This is Sharda again with another Miniature Schnauzer newsletter. Today, we’ll have a look at the Miniature Schnauzer Puppy Contract and know your rights as a legitimate owner.
Let’s start with it.
In almost every country there will be a kennel club or national organization that acts to enforce the standards of each breed of dog that it recognizes, as well as to keep records of registrations of new puppies to the breed.
The national organization will also host and sponsor dog shows and events, and will provide an opportunity for breeders to show their dogs for championships.
These registries will also keep a point total, that can help breeders and other interested individuals determine the strength of various lines within a given breed.
In Canada, the governing body is the Canadian Kennel Club (CKC). In the USA it is the American Kennel Club (AKC) and the United Kennel Club (UKC). In the United Kingdom there is The Kennel Club (KC).
In addition to these major registries, there is also the Fédération Cynologique Internationale (FCI), which is the World Canine Organization. It is different from the kennel clubs in that it does not register animals or provide pedigrees; rather it recognizes dogs of a particular country.
A Miniature Schnauzer breeders’ contract is more that just a bill of sale for a Miniature Schnauzer puppy or a dog. It is the agreed upon rights that both the buyer and seller have with regards to the dog.

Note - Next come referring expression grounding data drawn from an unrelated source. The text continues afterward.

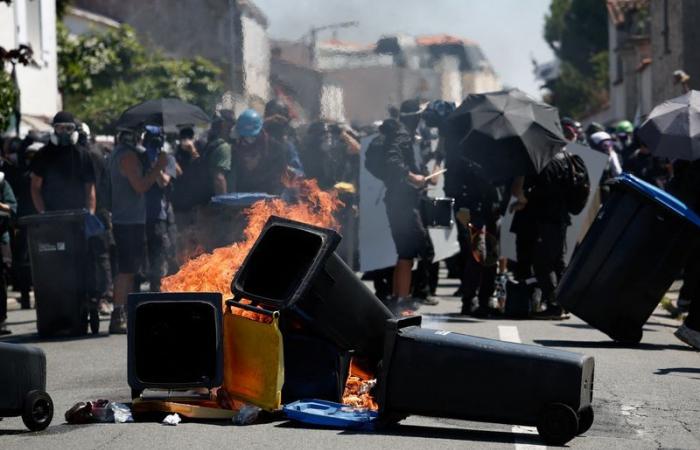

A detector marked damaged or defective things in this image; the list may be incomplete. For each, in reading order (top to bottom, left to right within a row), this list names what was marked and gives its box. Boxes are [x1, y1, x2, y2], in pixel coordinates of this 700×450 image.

wheel of overturned bin [21, 388, 53, 430]
wheel of overturned bin [536, 402, 580, 444]
wheel of overturned bin [576, 406, 592, 434]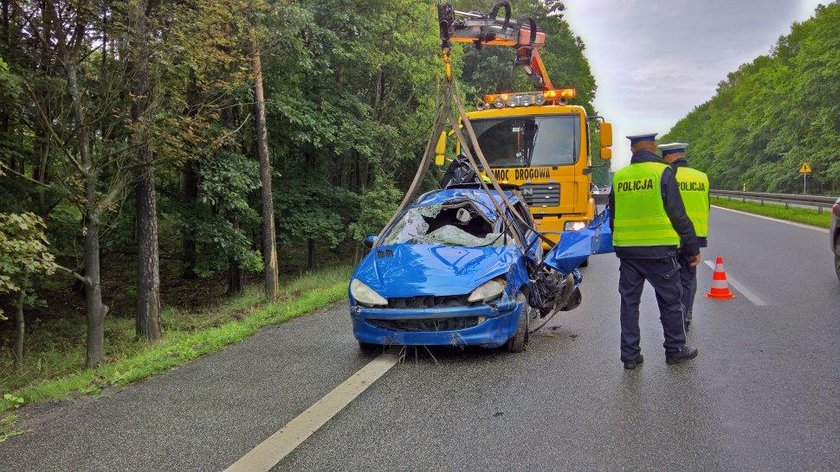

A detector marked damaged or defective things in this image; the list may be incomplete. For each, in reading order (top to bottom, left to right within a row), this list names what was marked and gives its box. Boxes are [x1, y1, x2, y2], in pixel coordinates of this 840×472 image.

damaged car front [350, 187, 540, 350]
broken windshield glass [382, 202, 512, 247]
crushed car roof [412, 187, 520, 222]
crashed blue car [348, 186, 612, 352]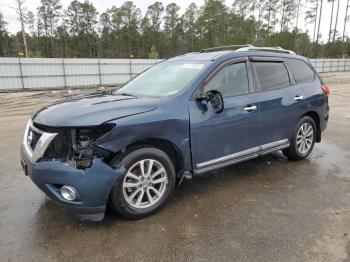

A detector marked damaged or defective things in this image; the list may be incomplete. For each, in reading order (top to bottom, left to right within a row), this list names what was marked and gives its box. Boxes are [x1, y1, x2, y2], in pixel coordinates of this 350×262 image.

crumpled front bumper [20, 146, 122, 222]
damaged nissan pathfinder [20, 45, 330, 221]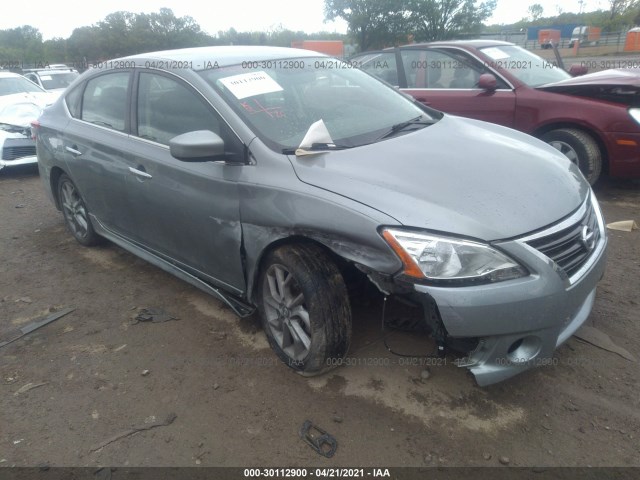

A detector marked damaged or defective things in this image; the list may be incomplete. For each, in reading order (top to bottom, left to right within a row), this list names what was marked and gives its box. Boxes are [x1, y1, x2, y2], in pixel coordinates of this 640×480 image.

damaged front bumper [410, 193, 604, 384]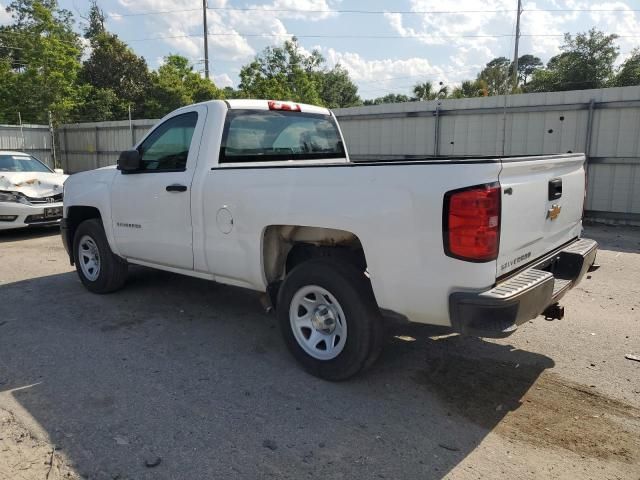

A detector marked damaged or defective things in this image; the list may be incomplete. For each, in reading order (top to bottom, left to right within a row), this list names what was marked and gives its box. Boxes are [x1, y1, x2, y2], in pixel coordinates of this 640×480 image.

damaged white car [0, 151, 67, 232]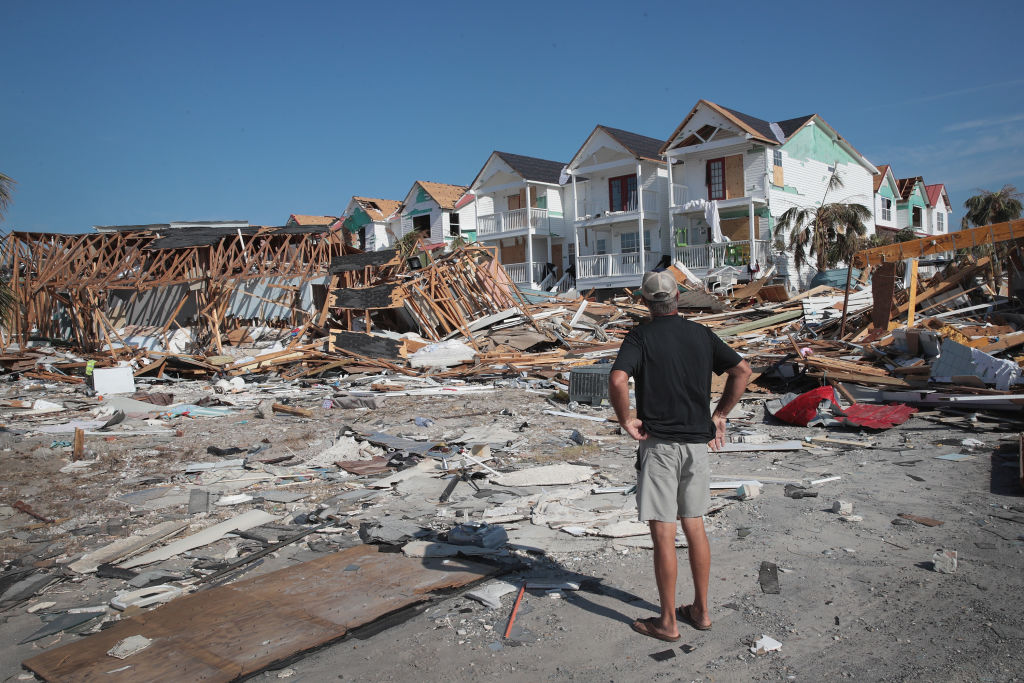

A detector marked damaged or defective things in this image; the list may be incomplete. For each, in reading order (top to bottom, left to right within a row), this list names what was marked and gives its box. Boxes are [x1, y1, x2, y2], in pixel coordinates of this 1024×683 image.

splintered wood plank [23, 544, 495, 683]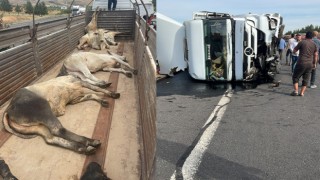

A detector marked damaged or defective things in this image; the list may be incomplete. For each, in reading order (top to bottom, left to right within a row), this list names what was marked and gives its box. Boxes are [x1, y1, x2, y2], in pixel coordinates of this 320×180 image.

overturned white truck [159, 11, 284, 81]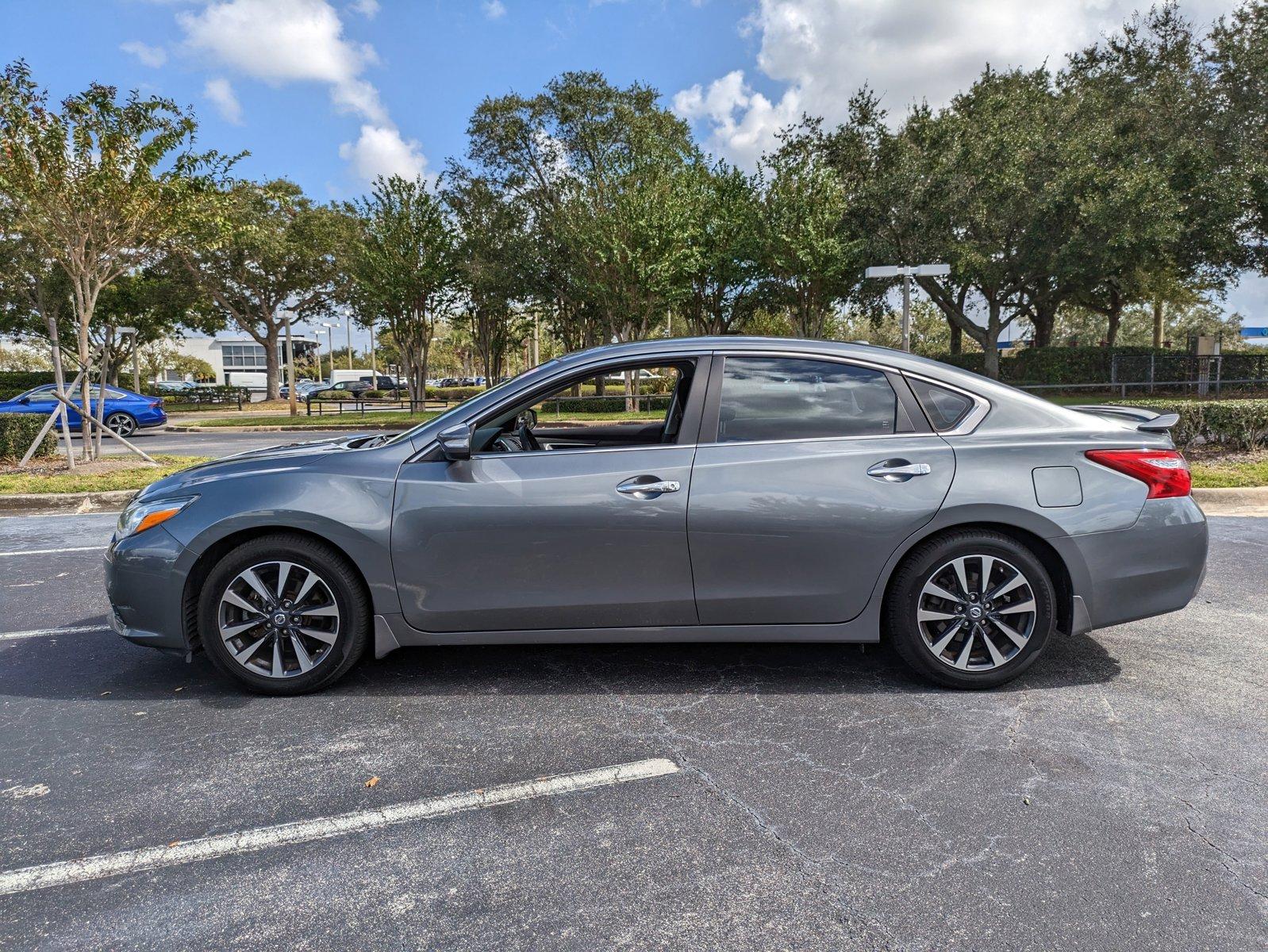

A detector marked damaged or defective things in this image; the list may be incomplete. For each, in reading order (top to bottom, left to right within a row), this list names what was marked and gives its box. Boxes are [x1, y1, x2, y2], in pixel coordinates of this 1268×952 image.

cracked pavement [0, 514, 1262, 952]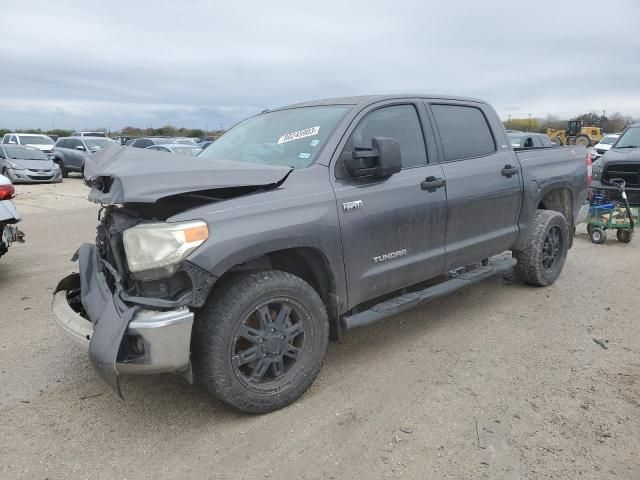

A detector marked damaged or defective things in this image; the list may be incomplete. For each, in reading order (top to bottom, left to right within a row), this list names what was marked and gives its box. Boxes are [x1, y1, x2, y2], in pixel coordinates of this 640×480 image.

broken bumper [52, 244, 194, 398]
crumpled front end [52, 206, 215, 398]
cracked headlight [122, 219, 208, 276]
damaged toyota tundra [51, 94, 592, 412]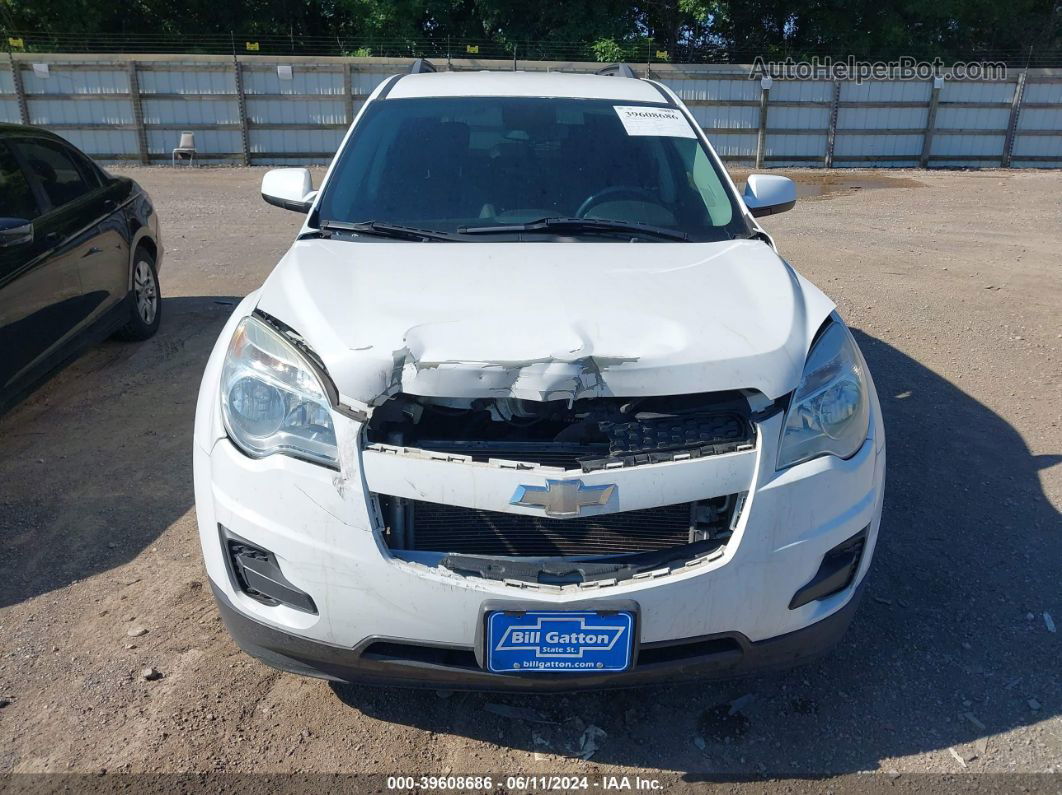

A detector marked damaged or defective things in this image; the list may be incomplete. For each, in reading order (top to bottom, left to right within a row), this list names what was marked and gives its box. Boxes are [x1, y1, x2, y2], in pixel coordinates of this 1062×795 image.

crumpled hood [258, 238, 840, 410]
broken grille [382, 494, 740, 556]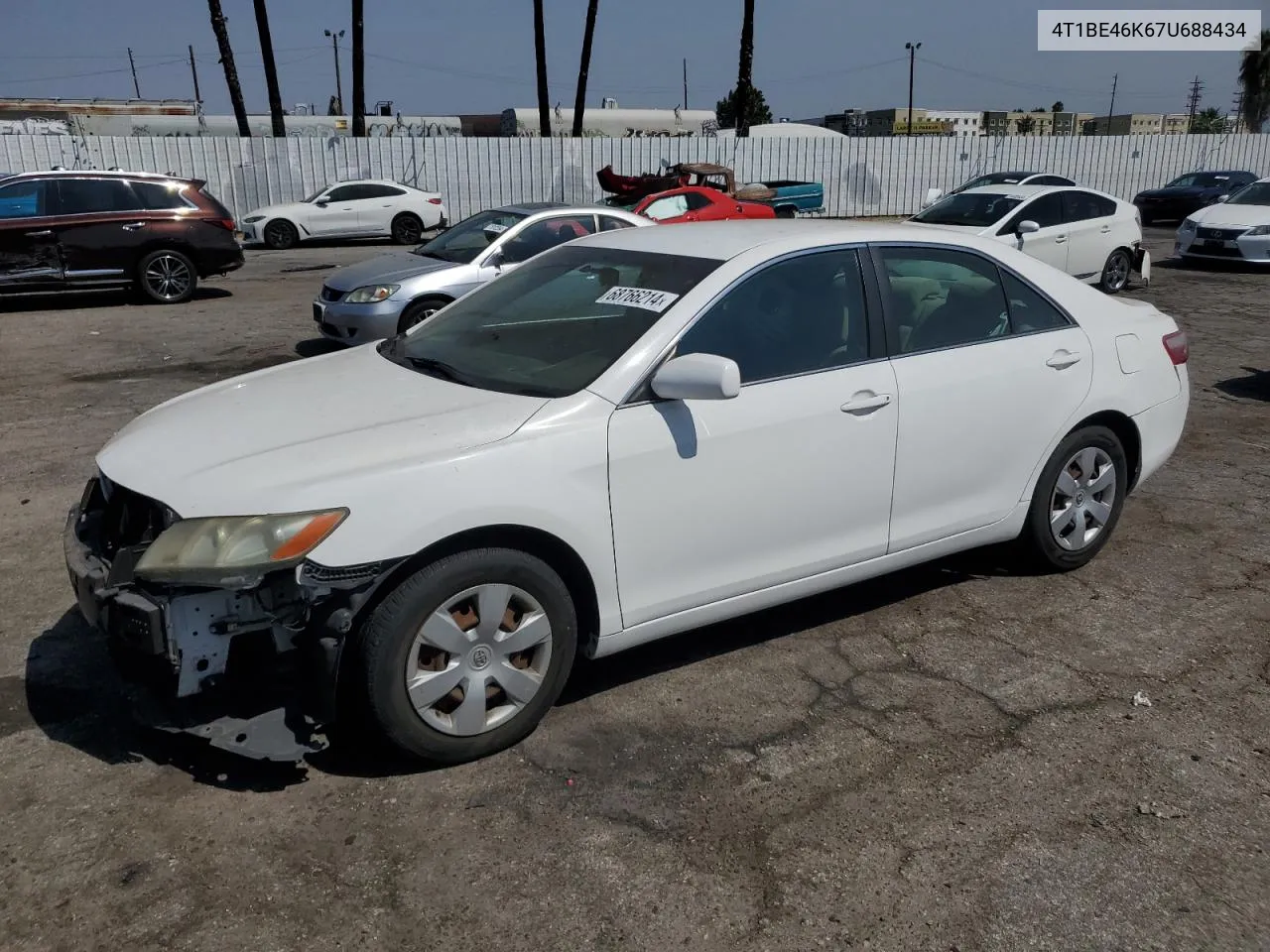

It is important to realize that the contract is a binding agreement, and if you have any concerns with the contract, you should get them clarified before signing and finalizing the document.
At the very minimum the contract should include:
- A bill of sale
This bill of sale is important to prove ownership of the animal. Make sure that you understand the legal aspects of buying a dog or puppy. Many areas require that the animal have basic health vaccinations and a clean veterinarians report.
There may also be laws that require the seller to take the animal back if it is found to be unhealthy within 48 hours of purchase.
- Registration Application
This will be partially filled out by the seller. The seller will need to complete the sections for the breed, colour, sex and identifying features of the dog or puppy, the date of birth, the registration numbers and names of the sire (father) and dam (mother).
The breeder will also have to indicate their name or the name of their kennel, as well as their signature.
- A basic health guarantee
This indicates the responsibility the breeder has to ensure the animal is free from disease. This includes hereditary and genetic conditions that may not be visibly present at the time of purchase.
The breeder should also provide a lineage chart or guarantee of lineage statement. This will be important if you plan to show or breed the dog or puppy.
In addition to the basic clauses listed above, many breeders will also require the following ADDITIONAL clauses:
- Breeding restrictions
The Schnauzer breeder may indicate that the pet must be spayed or neutered if not shown. They may also state that the dog cannot be bred until the age of 2, and only in consultation with the breeder.
This is done to ensure strong bloodlines, and to prevent people from breeding the dogs inappropriately. In addition many breeders require that the dog be spayed or neutered if it does not meet breed standards.
- Showing dogs
The breeder may indicate that the dog must be shown so many times per year. In addition, as the buyer you will want to confirm that the contract guarantees that the animal can reproduce, and is free from genetic concerns.
- Health notification
Many breeders that are concerned with improving the lines and developing the breed will require that they be notified of any health issues that develop with the dog after the purchase.
They may also require that in the event of the dogs’ sudden or unforeseen death, an autopsy be performed and the results sent to them.
- Selling or giving away the dog
Most reputable breeders will insist that, if for any reason you decide not to keep the dog, it be returned to them. This means that you cannot sell or give the dog away without consulting with them.
Again, this shows the commitment that the breeder has to the individual animals, and his/her love of the dogs they have bred.
Choosing the correct Schnauzer breeder, and carefully reading the contract will help you feel confident with your purchase. A good breeder will spend the time that you need to understand the contract. Don’t be afraid to ask questions and get clarification on all issues prior to signing the contract and paying for the dog.
Make sure that the contract is available when you pay for and pick-up the dog or puppy, as it is your written agreement regarding the animal.